I want my python script to be able to decode utf-8 encoded strings. The script works fine when called from the console and in the python interpreter. However, when I call the script as a node.js child process, I get the following error:
Traceback (most recent call last):
File "test.py", line 1, in <module>
print(b'\xe1\x83\x90'.decode("utf-8"))
File "C:\Program Files\Python38\lib\encodings\cp1252.py", line 19, in encode
return codecs.charmap_encode(input,self.errors,encoding_table)[0]

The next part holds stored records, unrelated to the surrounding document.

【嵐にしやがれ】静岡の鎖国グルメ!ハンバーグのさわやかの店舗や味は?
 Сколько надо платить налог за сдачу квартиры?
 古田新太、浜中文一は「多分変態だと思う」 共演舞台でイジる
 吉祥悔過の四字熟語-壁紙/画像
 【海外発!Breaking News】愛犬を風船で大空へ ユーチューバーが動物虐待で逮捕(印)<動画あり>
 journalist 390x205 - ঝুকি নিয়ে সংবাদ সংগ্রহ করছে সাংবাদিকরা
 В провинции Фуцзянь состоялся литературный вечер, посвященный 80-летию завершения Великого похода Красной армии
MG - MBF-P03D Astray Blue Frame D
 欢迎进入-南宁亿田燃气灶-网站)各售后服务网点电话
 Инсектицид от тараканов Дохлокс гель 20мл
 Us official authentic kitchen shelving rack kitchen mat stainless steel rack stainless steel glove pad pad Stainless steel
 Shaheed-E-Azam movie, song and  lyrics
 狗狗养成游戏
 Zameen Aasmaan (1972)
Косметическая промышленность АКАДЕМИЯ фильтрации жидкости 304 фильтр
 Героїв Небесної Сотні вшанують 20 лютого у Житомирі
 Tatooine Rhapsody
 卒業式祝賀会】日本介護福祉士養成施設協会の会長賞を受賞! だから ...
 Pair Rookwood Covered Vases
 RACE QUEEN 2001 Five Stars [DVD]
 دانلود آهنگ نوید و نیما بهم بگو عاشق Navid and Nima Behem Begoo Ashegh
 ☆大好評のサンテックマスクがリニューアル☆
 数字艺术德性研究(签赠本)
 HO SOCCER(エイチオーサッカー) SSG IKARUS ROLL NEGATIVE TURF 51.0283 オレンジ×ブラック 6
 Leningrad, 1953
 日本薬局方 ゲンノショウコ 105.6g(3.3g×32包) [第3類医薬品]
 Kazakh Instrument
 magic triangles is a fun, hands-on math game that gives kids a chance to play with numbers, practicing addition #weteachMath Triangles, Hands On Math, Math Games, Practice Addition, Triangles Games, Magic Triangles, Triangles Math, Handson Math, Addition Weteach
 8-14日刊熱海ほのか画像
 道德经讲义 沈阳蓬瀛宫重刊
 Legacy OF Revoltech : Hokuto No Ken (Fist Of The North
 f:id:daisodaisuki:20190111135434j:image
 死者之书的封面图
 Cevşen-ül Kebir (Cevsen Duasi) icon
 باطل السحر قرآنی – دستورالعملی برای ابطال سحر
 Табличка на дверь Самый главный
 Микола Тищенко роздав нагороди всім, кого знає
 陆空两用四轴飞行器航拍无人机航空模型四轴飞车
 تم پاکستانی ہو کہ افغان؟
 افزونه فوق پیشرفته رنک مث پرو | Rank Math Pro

UnicodeEncodeError: 'charmap' codec can't encode character '\u10d0' in position 0: character maps to <undefined>
My node.js file (index.js) looks like this:
const spawn = require("child_process").spawn;
const python = spawn("python", ["test.py"]);
python.stdout.pipe(process.stdout);
python.stderr.pipe(process.stdout)
My python file (test.py) looks like this:
print(b'\xe1\x83\x90'.decode("utf-8"))
Edit:
Working code:
import sys
sys.stdout.reconfigure(encoding='utf-8')
print(b'\xe1\x83\x90'.decode())
We can use print(sys.stdout.encoding)
to check the encoding of sys.stdout.
For some reason, encoding of stdout was changed to "cp1252" (I assume by node.js?), and this line of code changes it back to "utf-8". Printing a utf-8 string when stdout was encoded with cp1252 was the problem.